Pour ceux qui auraient manqué Jetzt la saison dernière,Happy Happy offre une belle séance de rattrapage pour découvrir le talent de Mathis Nitschke. Le précédent opus rassurait déjà les oreilles rétives à la contemporanéité atonale et conceptuelle, où l’économie de l’inspiration le disputait à la puissance rythmique. La recette que l’on ne soupçonnait pas nécessairement comme expérimentale atteint avec cette seconde commande de Jean-Paul Scarpitta sa vitesse de croisière. Plus qu’un opéra, la structure en quinze numéros se veut, selon les mots même du musicien allemand, l’héritière des soirées de lieder, reliés entre eux par des récurrences thématiques, même si le fond ne suit guère l’intention formelle.


La composition atteint ici son degré premier, et le plus bas, celui de l’assortiment de motifs tirés du répertoire, à la façon d’un bouquet musical. La quatrième pièce en donne un effarant condensé, mêlant à la façon d’un banal DJ le Rex tremendae du Requiem de Mozart au Dies irae de celui de Verdi, avec un zeste de Huitième de Schubert, quand un peu plus loin, le «Vissi d’arte» de Puccini est textuellement cité. L’esthétique du collage, passablement dépassée aujourd’hui, n’a en soi rien de condamnable, mais tout le monde n’a pas le talent de Berio – sans compter un métier balbutiant, plus apte à organiser un quizz qu’une exploration de la mémoire musicale. Le livret, si la chose peut encore en avoir le nom, se résume à une compilation de citations du panthéon littéraire et philosophique – Rilke, Giraudoux, Kant, Gandhi, etc. – réduites ici à des platitudes bien-pensantes.
________________
Consigne =
Recopiez le passage de la critique de Happy Happy compris entre « Pour ceux qui » et « guère l’intention formelle. », bornes incluses, en remplaçant « musicien allemand » par « compositeur allemand ».

Extrait du corpus =
________________
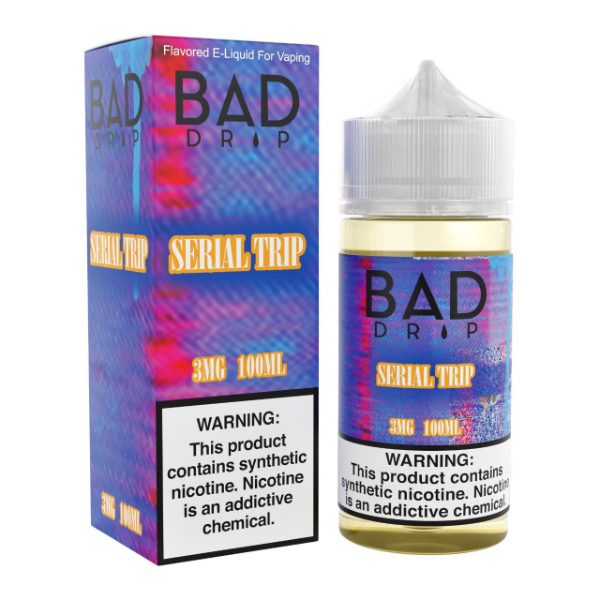 Bad Drip 100mL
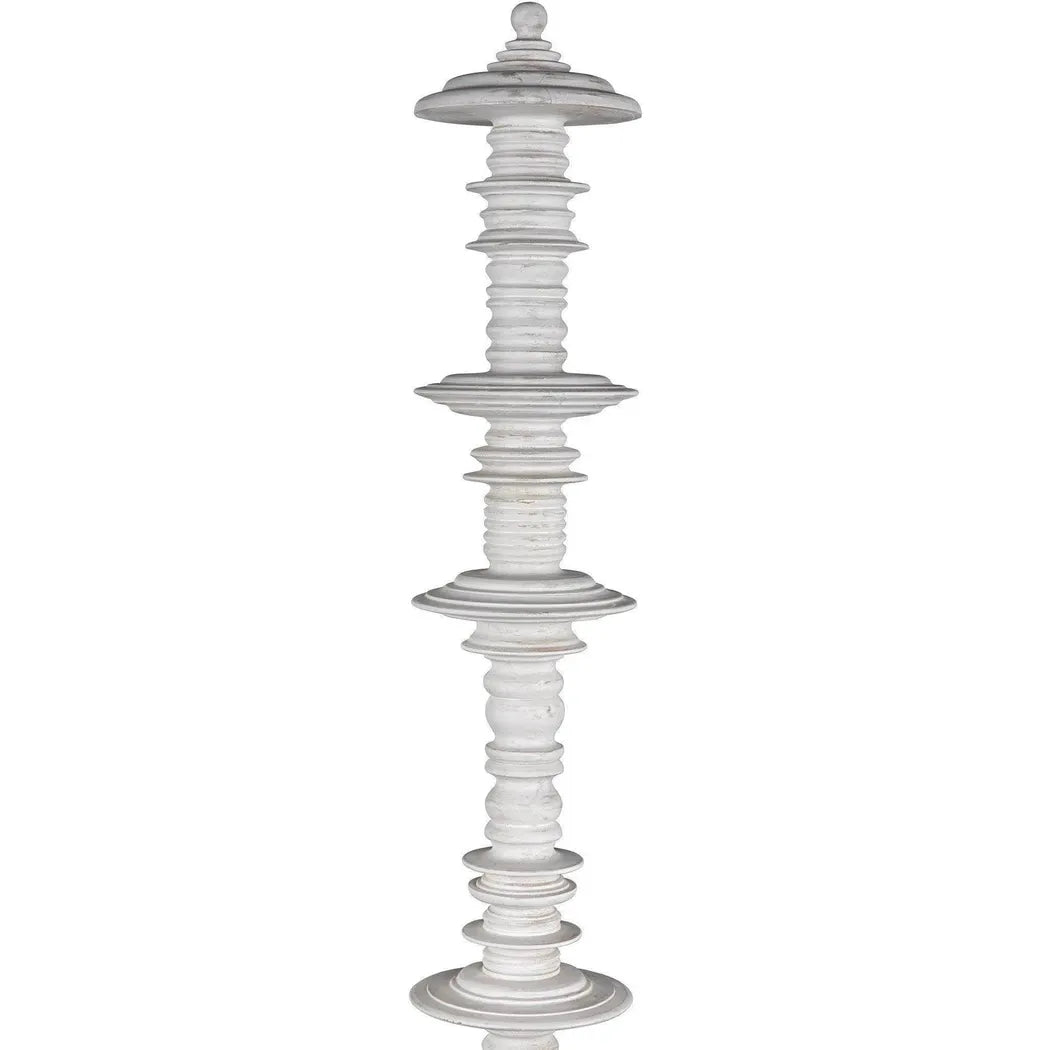 Ferret Wooden Eastern King Bed Frame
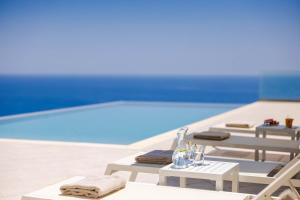 Villa Harmonia Corfu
________________
Corrigé =
Pour ceux qui auraient manqué Jetzt la saison dernière,Happy Happy offre une belle séance de rattrapage pour découvrir le talent de Mathis Nitschke. Le précédent opus rassurait déjà les oreilles rétives à la contemporanéité atonale et conceptuelle, où l’économie de l’inspiration le disputait à la puissance rythmique. La recette que l’on ne soupçonnait pas nécessairement comme expérimentale atteint avec cette seconde commande de Jean-Paul Scarpitta sa vitesse de croisière. Plus qu’un opéra, la structure en quinze numéros se veut, selon les mots même du compositeur allemand, l’héritière des soirées de lieder, reliés entre eux par des récurrences thématiques, même si le fond ne suit guère l’intention formelle.